[Record tratti da un dataset]
▶

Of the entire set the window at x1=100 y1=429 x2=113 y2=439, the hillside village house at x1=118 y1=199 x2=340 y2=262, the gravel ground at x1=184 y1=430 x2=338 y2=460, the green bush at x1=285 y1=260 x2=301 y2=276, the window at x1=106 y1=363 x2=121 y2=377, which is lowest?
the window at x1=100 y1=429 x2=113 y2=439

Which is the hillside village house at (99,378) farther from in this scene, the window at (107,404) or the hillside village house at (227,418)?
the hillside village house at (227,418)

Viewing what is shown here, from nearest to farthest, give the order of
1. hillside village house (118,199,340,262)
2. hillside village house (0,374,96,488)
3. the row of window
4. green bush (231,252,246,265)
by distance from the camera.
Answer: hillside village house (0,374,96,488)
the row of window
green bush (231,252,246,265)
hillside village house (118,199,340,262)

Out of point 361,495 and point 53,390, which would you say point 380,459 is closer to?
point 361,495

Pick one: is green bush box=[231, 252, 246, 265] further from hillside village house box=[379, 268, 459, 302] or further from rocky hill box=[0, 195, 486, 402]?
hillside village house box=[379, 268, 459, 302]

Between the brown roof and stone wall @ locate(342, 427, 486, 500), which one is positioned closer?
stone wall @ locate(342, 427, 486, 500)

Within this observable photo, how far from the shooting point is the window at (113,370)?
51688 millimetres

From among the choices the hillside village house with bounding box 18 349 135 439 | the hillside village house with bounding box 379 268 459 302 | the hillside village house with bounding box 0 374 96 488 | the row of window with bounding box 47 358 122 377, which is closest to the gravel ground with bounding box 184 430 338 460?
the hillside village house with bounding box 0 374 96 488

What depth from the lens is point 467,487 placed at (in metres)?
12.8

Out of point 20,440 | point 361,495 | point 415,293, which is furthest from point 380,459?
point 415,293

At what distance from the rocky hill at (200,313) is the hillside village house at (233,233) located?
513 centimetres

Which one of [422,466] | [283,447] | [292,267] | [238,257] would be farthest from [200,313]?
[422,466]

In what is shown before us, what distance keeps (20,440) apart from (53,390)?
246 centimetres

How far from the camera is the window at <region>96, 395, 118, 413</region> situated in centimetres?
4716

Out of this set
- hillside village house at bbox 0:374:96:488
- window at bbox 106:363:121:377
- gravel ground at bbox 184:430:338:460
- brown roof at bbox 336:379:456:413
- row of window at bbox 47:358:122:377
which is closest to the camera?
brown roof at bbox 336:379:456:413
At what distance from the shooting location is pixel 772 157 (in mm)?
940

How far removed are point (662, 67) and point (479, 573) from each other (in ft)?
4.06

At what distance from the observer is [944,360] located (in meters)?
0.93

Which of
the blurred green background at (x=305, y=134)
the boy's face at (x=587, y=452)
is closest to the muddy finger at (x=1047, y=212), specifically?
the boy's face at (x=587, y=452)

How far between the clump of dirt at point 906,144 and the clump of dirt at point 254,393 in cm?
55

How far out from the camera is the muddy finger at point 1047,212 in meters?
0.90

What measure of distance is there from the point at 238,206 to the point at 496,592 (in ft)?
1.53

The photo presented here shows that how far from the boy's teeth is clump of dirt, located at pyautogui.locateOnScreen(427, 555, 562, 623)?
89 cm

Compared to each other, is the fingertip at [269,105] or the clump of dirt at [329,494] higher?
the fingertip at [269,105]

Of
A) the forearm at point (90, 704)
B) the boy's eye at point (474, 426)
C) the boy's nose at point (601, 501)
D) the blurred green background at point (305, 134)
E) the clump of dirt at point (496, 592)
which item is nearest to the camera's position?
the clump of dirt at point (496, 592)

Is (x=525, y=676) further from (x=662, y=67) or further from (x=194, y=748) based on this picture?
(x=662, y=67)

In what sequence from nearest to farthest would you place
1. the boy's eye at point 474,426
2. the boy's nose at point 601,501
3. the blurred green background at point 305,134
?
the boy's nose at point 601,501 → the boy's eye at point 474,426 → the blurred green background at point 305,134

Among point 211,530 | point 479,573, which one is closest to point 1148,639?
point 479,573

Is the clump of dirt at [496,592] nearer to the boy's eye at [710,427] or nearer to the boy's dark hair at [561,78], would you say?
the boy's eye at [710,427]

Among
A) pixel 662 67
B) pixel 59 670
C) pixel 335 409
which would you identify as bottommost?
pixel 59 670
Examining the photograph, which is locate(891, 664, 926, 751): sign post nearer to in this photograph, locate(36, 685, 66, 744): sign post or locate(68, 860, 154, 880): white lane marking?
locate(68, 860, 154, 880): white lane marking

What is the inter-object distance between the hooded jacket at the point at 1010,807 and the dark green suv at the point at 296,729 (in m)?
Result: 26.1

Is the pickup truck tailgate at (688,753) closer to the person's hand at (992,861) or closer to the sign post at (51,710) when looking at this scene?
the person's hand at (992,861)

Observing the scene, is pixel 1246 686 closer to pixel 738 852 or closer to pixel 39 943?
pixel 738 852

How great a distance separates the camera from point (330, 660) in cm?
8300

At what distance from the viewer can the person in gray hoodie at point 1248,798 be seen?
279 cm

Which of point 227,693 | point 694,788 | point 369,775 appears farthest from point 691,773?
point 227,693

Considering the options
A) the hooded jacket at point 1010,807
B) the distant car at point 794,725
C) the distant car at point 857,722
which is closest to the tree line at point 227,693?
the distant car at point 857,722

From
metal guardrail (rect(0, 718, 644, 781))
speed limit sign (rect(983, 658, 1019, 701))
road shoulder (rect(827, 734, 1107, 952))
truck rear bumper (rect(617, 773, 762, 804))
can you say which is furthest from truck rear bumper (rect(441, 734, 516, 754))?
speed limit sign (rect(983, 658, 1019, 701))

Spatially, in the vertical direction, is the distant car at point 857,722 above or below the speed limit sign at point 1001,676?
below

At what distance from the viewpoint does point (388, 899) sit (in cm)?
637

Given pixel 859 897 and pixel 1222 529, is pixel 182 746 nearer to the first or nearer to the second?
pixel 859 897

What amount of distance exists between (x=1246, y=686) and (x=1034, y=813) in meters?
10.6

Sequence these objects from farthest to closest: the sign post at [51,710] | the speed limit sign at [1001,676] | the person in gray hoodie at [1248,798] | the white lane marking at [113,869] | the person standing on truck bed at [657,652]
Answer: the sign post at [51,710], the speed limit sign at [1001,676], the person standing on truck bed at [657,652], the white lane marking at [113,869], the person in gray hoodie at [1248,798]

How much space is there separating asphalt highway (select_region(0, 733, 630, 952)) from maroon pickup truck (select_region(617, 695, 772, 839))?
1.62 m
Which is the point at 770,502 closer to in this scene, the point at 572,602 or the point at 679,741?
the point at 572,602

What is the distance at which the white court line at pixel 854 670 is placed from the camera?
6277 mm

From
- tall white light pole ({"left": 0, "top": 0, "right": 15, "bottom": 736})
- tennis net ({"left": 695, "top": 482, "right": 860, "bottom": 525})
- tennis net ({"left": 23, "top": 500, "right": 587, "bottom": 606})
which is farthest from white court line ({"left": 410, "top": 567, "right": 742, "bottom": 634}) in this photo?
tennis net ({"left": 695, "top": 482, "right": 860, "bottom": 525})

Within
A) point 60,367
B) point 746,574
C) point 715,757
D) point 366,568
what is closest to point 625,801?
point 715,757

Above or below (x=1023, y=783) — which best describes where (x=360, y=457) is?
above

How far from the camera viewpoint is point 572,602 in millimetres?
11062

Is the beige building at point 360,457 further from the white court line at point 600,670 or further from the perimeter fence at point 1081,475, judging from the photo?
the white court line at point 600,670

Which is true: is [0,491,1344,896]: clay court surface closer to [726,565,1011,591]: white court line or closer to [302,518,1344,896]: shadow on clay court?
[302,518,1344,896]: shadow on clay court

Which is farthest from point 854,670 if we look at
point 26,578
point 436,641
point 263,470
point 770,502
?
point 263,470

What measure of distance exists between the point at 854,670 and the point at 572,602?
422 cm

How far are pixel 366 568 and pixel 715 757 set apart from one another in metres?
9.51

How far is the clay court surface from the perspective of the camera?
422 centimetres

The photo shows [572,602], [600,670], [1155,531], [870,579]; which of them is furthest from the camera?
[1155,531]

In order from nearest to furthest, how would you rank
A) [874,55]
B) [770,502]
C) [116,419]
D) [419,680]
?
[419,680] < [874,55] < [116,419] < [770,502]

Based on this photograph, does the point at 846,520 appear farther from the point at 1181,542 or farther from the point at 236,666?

◀

Riscriva le righe a partire da quella che contiene "Within this observable" fino a quella che contiene "51688 millimetres", entrambe incluse. Sostituisca "shooting point" con "lens" e lasci invariato tutto il resto.

> _RISULTATO SEGUENTE_:
Within this observable photo, how far from the lens is the window at (113,370)?
51688 millimetres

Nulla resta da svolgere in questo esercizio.